Despite the limitations of the current pandemic, Italian wine and gastronomy tours continue to attract increasing numbers of tourists. No longer a niche market, agrotourism is an up-and-coming trend, drawing not only families keen on relaxing in the peace of the countryside, but also serious gourmets and wine experts.
Rome is particularly well placed for this type of experience, with the celebrated wine towns of the Castelli Hills a mere 30 kms or so from the city and easily accessible.
The town of Frascati, the uncontested capital of Castelli wines, makes the ideal focal point for a journey of discovery around the vineyards and farms of the Roman countryside, which offer not only wine tastings and excellent food, but also unexpected dips into the history of ancient Rome. A number of wine farms in the Frascati area, such as Pietra Porzia and the Casal Montani estates have important Roman monuments on their land or underneath their villas, showing that the ancient Romans were not so different from us in tastes and preferences for scenic spots.

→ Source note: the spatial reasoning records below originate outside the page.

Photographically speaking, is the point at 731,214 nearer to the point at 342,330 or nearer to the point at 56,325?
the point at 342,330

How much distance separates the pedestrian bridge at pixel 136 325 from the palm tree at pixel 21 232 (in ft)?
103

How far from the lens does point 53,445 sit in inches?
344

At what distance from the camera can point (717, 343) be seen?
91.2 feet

The Frascati name is well-known world wide, thanks to its aristocratic villas and charming scenery. However, for centuries its wine has been virtually synonymous with “fraschette” - the traditional hostelries depicted by artists like Pinelli. In the last few years, this has been steadily changing, thanks to the dedication and efforts of local wine-growers, grouped together under a consortium: “Consorzio Tutela Denominazione Vini Frascati” (Consortium for the Protection of Frascati Wines Denomination). Many of the members produce distinctive top quality wines that are attracting the attention of experts in the international market.